[Your objective]
For each line below that includes the word "lawfilesext", make a copy.

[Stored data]
- - - - - - -
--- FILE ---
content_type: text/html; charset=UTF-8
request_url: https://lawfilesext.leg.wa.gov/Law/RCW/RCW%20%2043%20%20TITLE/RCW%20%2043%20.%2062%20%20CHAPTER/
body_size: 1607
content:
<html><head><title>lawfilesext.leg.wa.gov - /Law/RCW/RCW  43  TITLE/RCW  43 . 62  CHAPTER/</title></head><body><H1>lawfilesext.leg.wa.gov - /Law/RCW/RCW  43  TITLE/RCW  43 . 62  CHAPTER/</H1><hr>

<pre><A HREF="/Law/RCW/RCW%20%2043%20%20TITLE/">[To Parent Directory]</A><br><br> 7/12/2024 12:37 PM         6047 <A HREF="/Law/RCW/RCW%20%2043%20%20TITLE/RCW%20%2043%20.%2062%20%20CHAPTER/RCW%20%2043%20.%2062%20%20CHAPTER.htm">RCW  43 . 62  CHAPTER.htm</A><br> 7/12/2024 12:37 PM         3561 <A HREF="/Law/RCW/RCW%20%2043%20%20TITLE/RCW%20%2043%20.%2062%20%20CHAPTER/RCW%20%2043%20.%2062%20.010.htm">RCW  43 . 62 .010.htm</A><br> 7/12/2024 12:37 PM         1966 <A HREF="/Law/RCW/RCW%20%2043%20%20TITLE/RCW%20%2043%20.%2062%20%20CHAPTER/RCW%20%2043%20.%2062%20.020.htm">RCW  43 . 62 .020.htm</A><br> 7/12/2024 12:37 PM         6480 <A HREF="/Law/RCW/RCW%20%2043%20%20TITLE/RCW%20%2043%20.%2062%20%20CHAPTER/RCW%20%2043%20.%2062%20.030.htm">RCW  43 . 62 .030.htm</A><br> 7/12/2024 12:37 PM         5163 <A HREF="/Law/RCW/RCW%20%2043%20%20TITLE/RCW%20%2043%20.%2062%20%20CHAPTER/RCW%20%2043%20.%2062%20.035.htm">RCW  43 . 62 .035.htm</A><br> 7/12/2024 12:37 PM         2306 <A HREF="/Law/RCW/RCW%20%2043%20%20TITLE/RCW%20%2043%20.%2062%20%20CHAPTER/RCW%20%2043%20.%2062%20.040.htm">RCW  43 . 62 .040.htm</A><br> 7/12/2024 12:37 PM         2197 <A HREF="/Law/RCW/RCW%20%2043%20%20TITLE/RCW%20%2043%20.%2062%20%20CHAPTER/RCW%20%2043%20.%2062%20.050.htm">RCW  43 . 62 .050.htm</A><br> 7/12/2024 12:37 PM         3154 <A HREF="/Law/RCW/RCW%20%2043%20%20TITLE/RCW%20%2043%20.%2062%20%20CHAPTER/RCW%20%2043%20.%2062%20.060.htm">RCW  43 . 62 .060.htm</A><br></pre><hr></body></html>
- - - - - - -
[Expected answer]
request_url: https://lawfilesext.leg.wa.gov/Law/RCW/RCW%20%2043%20%20TITLE/RCW%20%2043%20.%2062%20%20CHAPTER/
<html><head><title>lawfilesext.leg.wa.gov - /Law/RCW/RCW  43  TITLE/RCW  43 . 62  CHAPTER/</title></head><body><H1>lawfilesext.leg.wa.gov - /Law/RCW/RCW  43  TITLE/RCW  43 . 62  CHAPTER/</H1><hr>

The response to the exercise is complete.